### The input:

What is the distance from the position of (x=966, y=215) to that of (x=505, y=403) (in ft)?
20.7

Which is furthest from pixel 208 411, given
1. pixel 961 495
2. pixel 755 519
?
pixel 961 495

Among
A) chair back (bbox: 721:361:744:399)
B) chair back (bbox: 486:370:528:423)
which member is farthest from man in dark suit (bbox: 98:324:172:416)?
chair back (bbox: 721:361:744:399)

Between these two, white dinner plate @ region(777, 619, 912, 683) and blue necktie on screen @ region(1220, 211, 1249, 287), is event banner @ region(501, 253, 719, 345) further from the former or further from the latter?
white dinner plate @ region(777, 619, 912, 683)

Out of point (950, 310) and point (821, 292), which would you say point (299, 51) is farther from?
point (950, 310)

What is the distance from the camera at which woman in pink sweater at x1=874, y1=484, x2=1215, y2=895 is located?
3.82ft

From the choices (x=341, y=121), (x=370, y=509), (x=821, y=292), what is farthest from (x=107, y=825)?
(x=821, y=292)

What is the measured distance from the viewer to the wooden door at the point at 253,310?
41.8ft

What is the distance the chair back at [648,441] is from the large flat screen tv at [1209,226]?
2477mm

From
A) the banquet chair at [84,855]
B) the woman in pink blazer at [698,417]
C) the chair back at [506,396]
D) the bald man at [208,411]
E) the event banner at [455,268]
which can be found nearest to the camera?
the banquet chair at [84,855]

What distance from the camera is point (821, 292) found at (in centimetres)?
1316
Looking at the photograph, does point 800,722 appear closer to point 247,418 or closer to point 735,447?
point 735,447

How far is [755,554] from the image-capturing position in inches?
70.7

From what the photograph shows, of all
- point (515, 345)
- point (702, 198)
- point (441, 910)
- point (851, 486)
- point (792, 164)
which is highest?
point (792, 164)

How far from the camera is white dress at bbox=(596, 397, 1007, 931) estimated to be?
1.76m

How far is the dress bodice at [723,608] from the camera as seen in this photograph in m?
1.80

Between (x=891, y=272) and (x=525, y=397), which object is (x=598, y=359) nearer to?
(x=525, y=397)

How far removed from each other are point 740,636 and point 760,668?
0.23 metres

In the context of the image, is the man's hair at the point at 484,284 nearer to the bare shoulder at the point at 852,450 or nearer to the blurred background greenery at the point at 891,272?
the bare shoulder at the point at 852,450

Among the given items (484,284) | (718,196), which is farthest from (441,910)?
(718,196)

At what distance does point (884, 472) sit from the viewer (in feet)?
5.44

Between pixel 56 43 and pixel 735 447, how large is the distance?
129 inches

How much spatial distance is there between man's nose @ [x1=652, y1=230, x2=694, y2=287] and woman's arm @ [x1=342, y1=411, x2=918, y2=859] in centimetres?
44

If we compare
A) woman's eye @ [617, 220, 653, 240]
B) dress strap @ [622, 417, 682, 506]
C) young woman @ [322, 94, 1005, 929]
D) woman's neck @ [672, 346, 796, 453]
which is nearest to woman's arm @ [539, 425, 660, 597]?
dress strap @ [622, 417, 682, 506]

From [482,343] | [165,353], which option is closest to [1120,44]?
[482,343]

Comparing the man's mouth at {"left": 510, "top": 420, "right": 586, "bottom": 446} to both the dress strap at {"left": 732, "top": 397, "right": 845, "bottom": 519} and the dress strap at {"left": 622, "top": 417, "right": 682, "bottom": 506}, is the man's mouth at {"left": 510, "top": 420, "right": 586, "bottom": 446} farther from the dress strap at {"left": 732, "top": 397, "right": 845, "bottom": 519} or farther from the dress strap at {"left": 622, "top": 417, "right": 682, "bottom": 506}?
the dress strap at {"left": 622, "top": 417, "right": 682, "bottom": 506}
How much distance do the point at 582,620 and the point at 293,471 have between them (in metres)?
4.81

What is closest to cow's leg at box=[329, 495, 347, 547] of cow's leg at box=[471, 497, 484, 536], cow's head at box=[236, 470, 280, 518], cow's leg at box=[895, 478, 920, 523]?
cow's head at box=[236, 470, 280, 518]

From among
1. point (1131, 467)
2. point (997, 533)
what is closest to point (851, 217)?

### What you need to do:
Each line above is to be repeated exactly.

### Result of the exercise:
What is the distance from the position of (x=966, y=215) to that of (x=505, y=403) (in ft)?
20.7

Which is furthest from pixel 208 411, given
1. pixel 961 495
2. pixel 755 519
?
pixel 961 495

Among
A) chair back (bbox: 721:361:744:399)
B) chair back (bbox: 486:370:528:423)
which member is farthest from man in dark suit (bbox: 98:324:172:416)?
chair back (bbox: 721:361:744:399)

Between these two, white dinner plate @ region(777, 619, 912, 683) and blue necktie on screen @ region(1220, 211, 1249, 287), is event banner @ region(501, 253, 719, 345) further from the former or further from the latter?
white dinner plate @ region(777, 619, 912, 683)

Out of point (950, 310) and point (821, 292), which would you say point (299, 51) is farther from?
point (950, 310)

What is the distance from the camera at which woman in pink sweater at x1=874, y1=484, x2=1215, y2=895 is located?
3.82ft

From the choices (x=341, y=121), (x=370, y=509), (x=821, y=292), what is farthest from (x=107, y=825)?
(x=821, y=292)

What is the measured distance from the viewer to the wooden door at the point at 253,310?
41.8ft

What is the distance the chair back at [648,441] is from the large flat screen tv at [1209,226]?
2477mm

From
A) the banquet chair at [84,855]
B) the woman in pink blazer at [698,417]
C) the chair back at [506,396]
D) the bald man at [208,411]
E) the event banner at [455,268]
which can be found nearest to the camera?
the banquet chair at [84,855]

What distance from the camera is point (821, 292) found at (in centimetres)?
1316
Looking at the photograph, does point 800,722 appear closer to point 247,418 or closer to point 735,447?
point 735,447

How far is [755,554] from the image-capturing position in inches?
70.7

From what the photograph shows, of all
- point (515, 345)
- point (702, 198)
- point (441, 910)
- point (851, 486)
- point (792, 164)
which is highest?
point (792, 164)

How far from the camera is white dress at bbox=(596, 397, 1007, 931) estimated to be?
1.76m

How far is the dress bodice at [723,608] from the camera as seen in this photograph in m?
1.80

Between (x=891, y=272) and (x=525, y=397), which object is (x=598, y=359) nearer to?
(x=525, y=397)

How far removed from each other are point 740,636 and point 760,668?
0.23 metres

In the context of the image, is the man's hair at the point at 484,284 nearer to the bare shoulder at the point at 852,450 or nearer to the blurred background greenery at the point at 891,272?
the bare shoulder at the point at 852,450

Among the given items (484,284) | (718,196), which is farthest from (441,910)?
(718,196)

At what distance does point (884, 472) sit from the viewer (in feet)?
5.44

Between pixel 56 43 and pixel 735 447, how large is the distance?
129 inches

How much spatial distance is there between man's nose @ [x1=652, y1=230, x2=694, y2=287] and woman's arm @ [x1=342, y1=411, x2=918, y2=859] in centimetres?
44

If we compare
A) woman's eye @ [617, 220, 653, 240]
B) dress strap @ [622, 417, 682, 506]
C) young woman @ [322, 94, 1005, 929]
D) woman's neck @ [672, 346, 796, 453]
which is nearest to woman's arm @ [539, 425, 660, 597]?
dress strap @ [622, 417, 682, 506]

From [482,343] | [165,353], which option is closest to [1120,44]?
[482,343]

Comparing the man's mouth at {"left": 510, "top": 420, "right": 586, "bottom": 446} to both the dress strap at {"left": 732, "top": 397, "right": 845, "bottom": 519} and the dress strap at {"left": 622, "top": 417, "right": 682, "bottom": 506}, is the man's mouth at {"left": 510, "top": 420, "right": 586, "bottom": 446} farther from the dress strap at {"left": 732, "top": 397, "right": 845, "bottom": 519} or farther from the dress strap at {"left": 622, "top": 417, "right": 682, "bottom": 506}?
the dress strap at {"left": 622, "top": 417, "right": 682, "bottom": 506}
How much distance do the point at 582,620 and the point at 293,471 have between them (in metres)?
4.81

What is closest to cow's leg at box=[329, 495, 347, 547] of cow's leg at box=[471, 497, 484, 536], cow's head at box=[236, 470, 280, 518], cow's leg at box=[895, 478, 920, 523]?
cow's head at box=[236, 470, 280, 518]

From among
1. point (1131, 467)
2. point (997, 533)
what is closest to point (851, 217)?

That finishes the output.